— start of Passage —

Mighty Spoiler – Social Calypsonians

JW: I’m very happy to present another detailed and lively guest post this month. I’d like to introduce Pelle Holmgren of Sweden, a calypso admirer with a newly launched website, who reached out to me to suggest that he write something about material I had on the Sagomes label of Trinidad. Lo and behold, he really delivered. In his own words: “[I] fell in love with calypso after hearing Van Dyke Parks’ album “Discover America,” which begins with a few bars from an old calypso recording of Mighty Sparrow’s. Since that day I’ve immersed myself in calypso and its history. My dream is that all the fragile 78s and 45s, scattered among collectors all over the world, are reissued at some point in the not too far future.”

Theophilus Phillip was born March 23, 1926 in Princes Town, Trinidad, which was then under British colonial rule. He’s said to have been a clever boy and was early on attracted to the humor and creative wit of the calypsonians – the eloquent bards of the island. His father, a railway worker, wasn’t keen on the idea of his son pursuing a career in this field, it not being considered a very respectable one. The saga boys of calypso fame were known to be promiscuous party animals, flashy and boastful. Still, to earn one’s livelihood by singing calypso was difficult even for the top-ranking figures of the art form. Conditions changed in the forties, however. Thanks to the deployment of American troops during the war years, the island experienced an extraordinary influx of yankee dollars. By the end of the war, the entertainment business was in a better swing than ever.

— end of Passage —
— start of Stored data —

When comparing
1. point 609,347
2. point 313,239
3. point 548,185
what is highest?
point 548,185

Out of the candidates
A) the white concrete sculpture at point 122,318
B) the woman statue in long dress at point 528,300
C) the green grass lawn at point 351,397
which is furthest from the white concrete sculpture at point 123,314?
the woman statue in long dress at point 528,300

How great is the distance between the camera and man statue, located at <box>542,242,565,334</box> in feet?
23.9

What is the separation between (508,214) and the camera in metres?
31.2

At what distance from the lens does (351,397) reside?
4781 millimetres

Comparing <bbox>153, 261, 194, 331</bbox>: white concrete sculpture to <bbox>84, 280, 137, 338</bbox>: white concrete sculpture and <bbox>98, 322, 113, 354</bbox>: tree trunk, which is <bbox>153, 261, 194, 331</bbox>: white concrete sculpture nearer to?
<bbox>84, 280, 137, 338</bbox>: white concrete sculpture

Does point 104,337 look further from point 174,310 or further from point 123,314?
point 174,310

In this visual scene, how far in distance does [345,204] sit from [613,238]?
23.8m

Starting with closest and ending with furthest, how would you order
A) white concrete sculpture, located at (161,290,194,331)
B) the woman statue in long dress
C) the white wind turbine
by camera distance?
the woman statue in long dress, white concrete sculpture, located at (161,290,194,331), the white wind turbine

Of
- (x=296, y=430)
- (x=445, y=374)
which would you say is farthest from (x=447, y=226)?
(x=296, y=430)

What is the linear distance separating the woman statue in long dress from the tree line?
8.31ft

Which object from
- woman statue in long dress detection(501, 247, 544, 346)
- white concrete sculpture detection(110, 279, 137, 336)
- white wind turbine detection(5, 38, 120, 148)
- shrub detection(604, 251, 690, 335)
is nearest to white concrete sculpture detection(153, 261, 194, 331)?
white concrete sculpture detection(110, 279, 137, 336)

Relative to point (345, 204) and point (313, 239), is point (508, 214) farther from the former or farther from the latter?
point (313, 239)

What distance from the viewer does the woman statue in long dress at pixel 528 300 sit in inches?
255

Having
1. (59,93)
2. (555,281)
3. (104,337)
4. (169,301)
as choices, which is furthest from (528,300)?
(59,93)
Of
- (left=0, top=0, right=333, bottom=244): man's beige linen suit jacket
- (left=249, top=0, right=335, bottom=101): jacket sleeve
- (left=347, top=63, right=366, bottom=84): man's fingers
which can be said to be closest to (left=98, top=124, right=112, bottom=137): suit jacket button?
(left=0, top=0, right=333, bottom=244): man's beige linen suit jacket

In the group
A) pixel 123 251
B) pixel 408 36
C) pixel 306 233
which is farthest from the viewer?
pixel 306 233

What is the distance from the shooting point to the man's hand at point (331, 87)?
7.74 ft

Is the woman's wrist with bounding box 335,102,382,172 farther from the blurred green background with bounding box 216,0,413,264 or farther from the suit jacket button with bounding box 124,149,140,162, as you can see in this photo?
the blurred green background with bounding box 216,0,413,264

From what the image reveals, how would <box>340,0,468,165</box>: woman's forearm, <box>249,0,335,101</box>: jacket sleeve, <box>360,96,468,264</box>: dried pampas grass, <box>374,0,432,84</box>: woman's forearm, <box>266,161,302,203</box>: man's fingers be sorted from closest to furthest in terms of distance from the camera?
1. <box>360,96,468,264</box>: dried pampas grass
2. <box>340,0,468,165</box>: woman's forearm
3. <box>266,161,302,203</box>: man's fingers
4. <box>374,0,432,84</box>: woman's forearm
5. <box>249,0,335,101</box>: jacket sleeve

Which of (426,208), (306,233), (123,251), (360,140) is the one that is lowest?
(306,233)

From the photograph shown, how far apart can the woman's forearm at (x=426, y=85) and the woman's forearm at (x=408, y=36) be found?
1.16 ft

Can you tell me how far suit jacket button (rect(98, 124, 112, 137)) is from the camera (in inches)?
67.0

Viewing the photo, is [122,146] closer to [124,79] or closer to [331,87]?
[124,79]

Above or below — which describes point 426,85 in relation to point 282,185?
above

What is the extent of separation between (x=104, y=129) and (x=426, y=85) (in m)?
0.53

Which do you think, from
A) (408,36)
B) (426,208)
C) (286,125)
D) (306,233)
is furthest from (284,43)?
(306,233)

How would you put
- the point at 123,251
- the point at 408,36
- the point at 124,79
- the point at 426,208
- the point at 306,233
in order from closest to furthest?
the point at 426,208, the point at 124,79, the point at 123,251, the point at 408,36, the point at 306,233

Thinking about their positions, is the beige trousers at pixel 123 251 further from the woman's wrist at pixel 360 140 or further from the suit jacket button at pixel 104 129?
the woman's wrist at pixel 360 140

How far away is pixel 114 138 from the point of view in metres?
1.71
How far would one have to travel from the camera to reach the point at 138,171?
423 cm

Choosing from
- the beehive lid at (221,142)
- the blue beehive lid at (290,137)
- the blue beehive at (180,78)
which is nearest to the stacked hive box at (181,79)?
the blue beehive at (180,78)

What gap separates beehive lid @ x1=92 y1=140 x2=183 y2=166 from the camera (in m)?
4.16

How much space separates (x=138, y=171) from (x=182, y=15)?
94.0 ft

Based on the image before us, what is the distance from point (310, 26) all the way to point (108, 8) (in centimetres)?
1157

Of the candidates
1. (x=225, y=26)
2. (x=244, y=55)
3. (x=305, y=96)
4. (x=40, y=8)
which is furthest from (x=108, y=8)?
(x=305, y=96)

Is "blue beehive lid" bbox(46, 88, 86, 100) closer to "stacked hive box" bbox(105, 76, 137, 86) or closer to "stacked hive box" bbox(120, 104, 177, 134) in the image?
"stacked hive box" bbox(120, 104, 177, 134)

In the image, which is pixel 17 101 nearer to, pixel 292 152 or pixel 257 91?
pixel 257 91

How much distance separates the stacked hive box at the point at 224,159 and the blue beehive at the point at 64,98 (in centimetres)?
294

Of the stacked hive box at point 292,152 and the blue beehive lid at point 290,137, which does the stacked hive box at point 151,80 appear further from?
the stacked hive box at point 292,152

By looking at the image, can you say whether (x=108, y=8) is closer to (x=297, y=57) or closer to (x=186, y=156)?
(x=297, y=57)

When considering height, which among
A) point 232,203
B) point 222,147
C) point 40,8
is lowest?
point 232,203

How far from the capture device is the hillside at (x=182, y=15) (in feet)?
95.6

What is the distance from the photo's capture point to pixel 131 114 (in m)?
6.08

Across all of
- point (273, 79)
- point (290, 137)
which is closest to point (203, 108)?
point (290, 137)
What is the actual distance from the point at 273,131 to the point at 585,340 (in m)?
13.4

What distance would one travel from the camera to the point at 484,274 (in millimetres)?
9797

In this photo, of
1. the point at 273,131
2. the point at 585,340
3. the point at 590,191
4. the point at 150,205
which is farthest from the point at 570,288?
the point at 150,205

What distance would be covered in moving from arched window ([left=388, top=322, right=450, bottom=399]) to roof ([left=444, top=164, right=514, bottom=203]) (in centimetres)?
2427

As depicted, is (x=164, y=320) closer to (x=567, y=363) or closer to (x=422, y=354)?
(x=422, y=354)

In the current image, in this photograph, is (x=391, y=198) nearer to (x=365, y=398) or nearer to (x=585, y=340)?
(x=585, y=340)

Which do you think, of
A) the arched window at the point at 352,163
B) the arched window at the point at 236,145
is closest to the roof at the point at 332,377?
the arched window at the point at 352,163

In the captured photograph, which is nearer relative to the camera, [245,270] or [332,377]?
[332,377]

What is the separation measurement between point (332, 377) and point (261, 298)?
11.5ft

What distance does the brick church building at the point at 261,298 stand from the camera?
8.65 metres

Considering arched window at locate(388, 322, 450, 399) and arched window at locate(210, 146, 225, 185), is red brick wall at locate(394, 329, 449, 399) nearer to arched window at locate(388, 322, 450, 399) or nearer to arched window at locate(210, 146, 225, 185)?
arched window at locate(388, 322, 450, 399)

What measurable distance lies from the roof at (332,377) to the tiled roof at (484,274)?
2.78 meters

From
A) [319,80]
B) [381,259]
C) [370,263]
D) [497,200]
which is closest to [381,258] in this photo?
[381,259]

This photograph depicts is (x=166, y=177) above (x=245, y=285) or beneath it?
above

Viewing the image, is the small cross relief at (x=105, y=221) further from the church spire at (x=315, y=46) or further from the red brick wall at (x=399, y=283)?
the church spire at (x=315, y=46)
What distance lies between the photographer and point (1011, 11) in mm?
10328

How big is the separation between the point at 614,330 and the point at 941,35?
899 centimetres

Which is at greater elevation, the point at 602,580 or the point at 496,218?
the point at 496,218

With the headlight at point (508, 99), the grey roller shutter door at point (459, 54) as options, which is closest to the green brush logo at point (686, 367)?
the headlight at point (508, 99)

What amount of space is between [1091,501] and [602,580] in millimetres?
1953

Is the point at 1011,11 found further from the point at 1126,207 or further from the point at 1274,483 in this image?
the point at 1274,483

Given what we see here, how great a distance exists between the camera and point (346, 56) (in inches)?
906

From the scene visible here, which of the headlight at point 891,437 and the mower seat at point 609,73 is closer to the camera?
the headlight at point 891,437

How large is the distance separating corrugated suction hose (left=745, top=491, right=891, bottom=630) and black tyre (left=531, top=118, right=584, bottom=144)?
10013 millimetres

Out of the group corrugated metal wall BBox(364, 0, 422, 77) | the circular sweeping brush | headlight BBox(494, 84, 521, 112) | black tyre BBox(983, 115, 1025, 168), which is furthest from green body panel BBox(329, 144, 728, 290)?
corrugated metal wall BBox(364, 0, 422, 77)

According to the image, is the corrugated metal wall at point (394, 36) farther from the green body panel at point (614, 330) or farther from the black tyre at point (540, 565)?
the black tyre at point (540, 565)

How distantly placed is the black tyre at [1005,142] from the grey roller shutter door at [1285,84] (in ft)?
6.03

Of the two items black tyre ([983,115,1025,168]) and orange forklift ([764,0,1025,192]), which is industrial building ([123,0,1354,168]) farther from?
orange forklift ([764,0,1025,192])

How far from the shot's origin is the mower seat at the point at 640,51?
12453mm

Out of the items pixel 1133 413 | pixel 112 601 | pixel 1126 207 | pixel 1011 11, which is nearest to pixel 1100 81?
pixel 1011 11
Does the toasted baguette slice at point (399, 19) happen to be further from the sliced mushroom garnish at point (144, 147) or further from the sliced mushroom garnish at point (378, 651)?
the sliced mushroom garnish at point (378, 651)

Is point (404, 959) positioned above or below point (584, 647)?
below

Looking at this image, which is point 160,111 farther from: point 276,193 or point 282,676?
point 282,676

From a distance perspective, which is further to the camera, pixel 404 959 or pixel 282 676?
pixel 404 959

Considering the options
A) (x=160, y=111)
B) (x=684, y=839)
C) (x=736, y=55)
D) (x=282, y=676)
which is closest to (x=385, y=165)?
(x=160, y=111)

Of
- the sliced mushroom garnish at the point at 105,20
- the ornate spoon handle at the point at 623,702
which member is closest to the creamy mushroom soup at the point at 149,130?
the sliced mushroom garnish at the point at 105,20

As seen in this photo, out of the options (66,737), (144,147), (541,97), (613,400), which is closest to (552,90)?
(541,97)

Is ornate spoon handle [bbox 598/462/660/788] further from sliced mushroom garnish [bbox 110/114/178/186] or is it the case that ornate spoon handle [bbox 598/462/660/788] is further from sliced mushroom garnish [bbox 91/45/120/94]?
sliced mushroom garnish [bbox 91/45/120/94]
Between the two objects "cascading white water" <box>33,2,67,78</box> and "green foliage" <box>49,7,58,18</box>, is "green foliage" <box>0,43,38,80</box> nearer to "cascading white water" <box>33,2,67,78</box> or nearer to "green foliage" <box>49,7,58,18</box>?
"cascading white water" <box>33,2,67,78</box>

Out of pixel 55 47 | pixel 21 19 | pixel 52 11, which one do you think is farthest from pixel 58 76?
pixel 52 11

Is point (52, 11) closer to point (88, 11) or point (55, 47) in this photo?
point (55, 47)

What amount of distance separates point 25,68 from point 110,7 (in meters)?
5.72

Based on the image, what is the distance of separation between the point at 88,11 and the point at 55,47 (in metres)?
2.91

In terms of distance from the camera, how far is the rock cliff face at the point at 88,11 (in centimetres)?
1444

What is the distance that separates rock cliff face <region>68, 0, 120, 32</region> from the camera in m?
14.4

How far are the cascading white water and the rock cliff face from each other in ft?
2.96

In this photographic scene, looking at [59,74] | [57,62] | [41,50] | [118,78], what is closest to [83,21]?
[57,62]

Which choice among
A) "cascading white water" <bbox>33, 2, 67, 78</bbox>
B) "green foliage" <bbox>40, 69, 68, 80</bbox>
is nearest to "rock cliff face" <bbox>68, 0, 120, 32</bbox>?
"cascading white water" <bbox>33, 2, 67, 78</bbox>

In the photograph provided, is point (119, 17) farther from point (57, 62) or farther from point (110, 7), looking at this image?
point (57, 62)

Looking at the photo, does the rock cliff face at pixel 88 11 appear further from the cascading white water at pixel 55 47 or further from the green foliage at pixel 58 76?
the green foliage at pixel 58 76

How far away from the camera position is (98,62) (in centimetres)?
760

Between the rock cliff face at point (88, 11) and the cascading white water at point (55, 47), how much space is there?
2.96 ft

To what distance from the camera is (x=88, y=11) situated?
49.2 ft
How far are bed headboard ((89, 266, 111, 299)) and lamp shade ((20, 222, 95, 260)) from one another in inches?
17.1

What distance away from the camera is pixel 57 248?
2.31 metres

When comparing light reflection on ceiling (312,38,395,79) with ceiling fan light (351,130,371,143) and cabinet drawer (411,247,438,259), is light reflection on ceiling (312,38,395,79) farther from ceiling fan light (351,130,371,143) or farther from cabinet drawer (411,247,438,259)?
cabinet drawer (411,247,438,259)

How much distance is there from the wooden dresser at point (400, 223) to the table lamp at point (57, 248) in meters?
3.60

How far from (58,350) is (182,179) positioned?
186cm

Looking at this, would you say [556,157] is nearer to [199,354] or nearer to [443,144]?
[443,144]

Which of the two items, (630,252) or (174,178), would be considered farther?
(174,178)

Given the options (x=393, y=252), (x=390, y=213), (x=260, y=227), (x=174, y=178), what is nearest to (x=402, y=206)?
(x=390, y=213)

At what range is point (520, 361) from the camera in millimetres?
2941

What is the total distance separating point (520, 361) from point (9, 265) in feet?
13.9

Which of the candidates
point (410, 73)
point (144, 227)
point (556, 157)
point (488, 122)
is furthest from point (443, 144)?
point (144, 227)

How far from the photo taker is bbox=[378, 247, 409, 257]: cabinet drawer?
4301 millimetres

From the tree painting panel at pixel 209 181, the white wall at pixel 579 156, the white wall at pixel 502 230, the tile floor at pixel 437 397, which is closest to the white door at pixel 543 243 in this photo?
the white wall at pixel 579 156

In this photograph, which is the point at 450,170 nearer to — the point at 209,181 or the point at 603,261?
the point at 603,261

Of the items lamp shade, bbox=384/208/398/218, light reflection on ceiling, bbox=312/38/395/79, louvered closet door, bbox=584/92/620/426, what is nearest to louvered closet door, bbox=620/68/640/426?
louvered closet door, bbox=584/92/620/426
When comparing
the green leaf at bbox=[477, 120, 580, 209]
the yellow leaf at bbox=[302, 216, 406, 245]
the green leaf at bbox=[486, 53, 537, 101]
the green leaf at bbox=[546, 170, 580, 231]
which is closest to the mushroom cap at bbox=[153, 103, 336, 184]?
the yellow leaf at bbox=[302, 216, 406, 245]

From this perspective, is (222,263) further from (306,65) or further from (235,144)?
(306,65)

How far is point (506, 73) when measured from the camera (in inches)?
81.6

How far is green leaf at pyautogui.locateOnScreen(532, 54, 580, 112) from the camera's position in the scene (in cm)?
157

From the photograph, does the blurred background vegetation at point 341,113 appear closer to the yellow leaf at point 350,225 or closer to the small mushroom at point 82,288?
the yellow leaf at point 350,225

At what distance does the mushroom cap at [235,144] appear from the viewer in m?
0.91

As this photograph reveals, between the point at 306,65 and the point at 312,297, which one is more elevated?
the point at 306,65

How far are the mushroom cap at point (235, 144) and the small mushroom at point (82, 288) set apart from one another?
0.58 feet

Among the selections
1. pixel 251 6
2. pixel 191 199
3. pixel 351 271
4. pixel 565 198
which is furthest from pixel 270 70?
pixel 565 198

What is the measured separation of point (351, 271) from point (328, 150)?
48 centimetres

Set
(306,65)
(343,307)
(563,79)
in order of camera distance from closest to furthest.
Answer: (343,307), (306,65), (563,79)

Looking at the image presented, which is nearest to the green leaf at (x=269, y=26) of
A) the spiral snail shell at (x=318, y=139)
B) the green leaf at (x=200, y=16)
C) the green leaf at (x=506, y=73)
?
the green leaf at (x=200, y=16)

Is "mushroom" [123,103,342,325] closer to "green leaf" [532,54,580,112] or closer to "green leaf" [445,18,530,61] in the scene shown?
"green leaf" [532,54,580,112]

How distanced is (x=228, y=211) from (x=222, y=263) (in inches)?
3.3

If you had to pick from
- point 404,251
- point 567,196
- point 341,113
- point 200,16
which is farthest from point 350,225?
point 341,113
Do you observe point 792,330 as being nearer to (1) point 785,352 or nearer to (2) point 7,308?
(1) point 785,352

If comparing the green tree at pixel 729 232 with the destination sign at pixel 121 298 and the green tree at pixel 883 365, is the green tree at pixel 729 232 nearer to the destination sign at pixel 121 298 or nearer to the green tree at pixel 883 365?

— end of Stored data —

• **Task instructions**
1 > Translate this sentence from the Mighty Spoiler article into Spanish: "By the end of the war, the entertainment business was in a better swing than ever."
2 > Print the part of the Mighty Spoiler article starting at "Theophilus Phillip was" and ending at "swing than ever.".
Work only from the Mighty Spoiler article and set the material aside.

• **Results of the exercise**
1 > Al final de la guerra, el negocio del entretenimiento estaba más en auge que nunca.

2 >
Theophilus Phillip was born March 23, 1926 in Princes Town, Trinidad, which was then under British colonial rule. He’s said to have been a clever boy and was early on attracted to the humor and creative wit of the calypsonians – the eloquent bards of the island. His father, a railway worker, wasn’t keen on the idea of his son pursuing a career in this field, it not being considered a very respectable one. The saga boys of calypso fame were known to be promiscuous party animals, flashy and boastful. Still, to earn one’s livelihood by singing calypso was difficult even for the top-ranking figures of the art form. Conditions changed in the forties, however. Thanks to the deployment of American troops during the war years, the island experienced an extraordinary influx of yankee dollars. By the end of the war, the entertainment business was in a better swing than ever.